Он не лепечет, он говорит, просто в этом сне ему не разрешено разговаривать. Или все-таки не сон?
– Лепечет-лепечет, а не говорит. И денег обещал. Если подохнет, денег не будет. А не будет денег – не будет жизни. Вот такое колесо.
– Уйди, – повторил Ефим. Вышло понятнее. Но ведьма все равно не ушла, принялась копаться, расстегивая рубашку, тереть колючими лапами щеки, в глаза лезть. И Ефим не выдержал, взмахнул рукой – пусть и сон рухнет, но дальше терпеть он не намерен.
Сон не рухнул, а мышцы вдруг судорога разорвала.
Мать-мать-мать! Это не сон! Это наяву! Бомжиха и белое поле, дом в мусорной куче.
– Стонет, стонет, оживает. А ты что думал? Ломать не будет? Будет, еще как будет. Это я тебе как специалист скажу, – она сунула под нос сплющенную кружку с какой-то дрянью и заставила глотнуть. Горячо и горько, до тошноты. – Пей-пей, а то ж и вправду сдохнешь, умник.
Он был слишком слаб, чтобы сопротивляться, да и каким-то внутренним чутьем, тем самым, что позволило ему выжить в горах, понимал – ведьмовское варево спасает.
– Вот так, а теперь ложись. Лежи, лежи. Воняет? Ничего, привыкнешь скоро. Ко всему привыкают. Думаешь, я на помойке родилась? – она села рядом, взяла за руку, сжала, замерла, вслушиваясь в пульс.
Нет, не старая она. Сколько? Тридцать? Сорок? Обветренная кожа, морщины, пегие волосы, не грязные, но неряшливые. И зеленые глаза – бутылочное стекло с черными мошками зрачков.
– Как я сюда попал? На помойку? – спросил Ефим, отводя взгляд.
– А я откуда знаю. Клык тебя нашел.
– Белый?
– Белый, белый. Сердце не болит? Под лопаткой? А вот тут? – ткнула жестким пальцем в грудь. – Это хорошо…
– Ты врач?
– Была. Все мы кем-то когда-то были. Я врачом, ты солдатом, каждому своя жизнь, каждому – своя сказка, главное, успеть подохнуть до того, как эта сказка окончится, – хрипловатый голос, жесткий профиль и приподнятая, оскаленная губа. – Ядвига.
– Ефим. И как ты дошла до такого?
– Любопытный. Слышишь, Клык? Он спрашивает, как мы с тобой дошли. А обыкновенно. Жила-была принцесса во дворце, и вот влюбилась она однажды в… ну по сюжету в солдата, который службу отслужил, долг государству отдал и на вольные хлеба вышел. А попросту в авантюриста. Случается с принцессами и такое.

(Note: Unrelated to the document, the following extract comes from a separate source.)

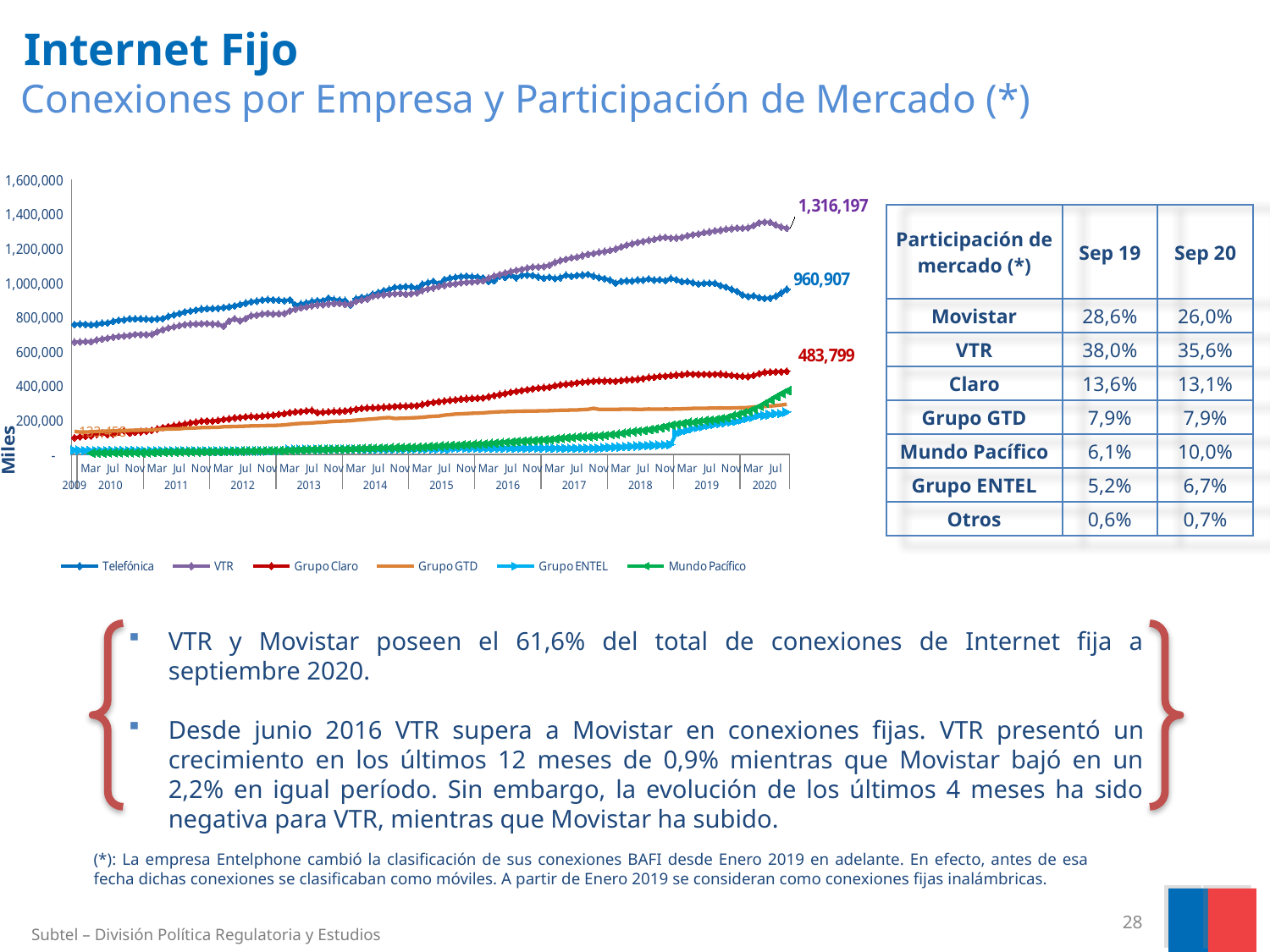
At the end of the chart, which series is higher: VTR or Telefónica? VTR What kind of chart is shown on the slide? Line chart What is the first year shown on the x axis of the chart? 2009 What is the difference between the latest labelled values for Telefónica and Grupo Claro? 477,108 Which series has the highest value at the end of the chart? VTR What is the latest value labelled for VTR on the chart? 1,316,197 What is the difference between the latest labelled values for VTR and Telefónica? 355,290 What is the latest value labelled for Grupo Claro on the chart? 483,799 Does the VTR series rise or fall over the period shown on the chart? Rises What is the latest value labelled for Telefónica on the chart? 960,907 How many series does the chart legend list? 6 Is the value for Grupo GTD at the end of the chart greater or less than 400,000? less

И придумала принцесса для строгих батюшки и матушки историю, что будто бы солдат этот не простой, а… ну скажем, как в сказке водится, имеется у него вещь волшебная, огниво, которым только чиркни и явятся собаки с глазами огненными.
Бредит? Или до сих пор больно о прошлом говорить?
– Поверила матушка, поверил батюшка, согласились они принцессу замуж выдать за этакого молодца, справили свадьбу. И жить бы молодым долго и счастливо, но… сказка закончилась.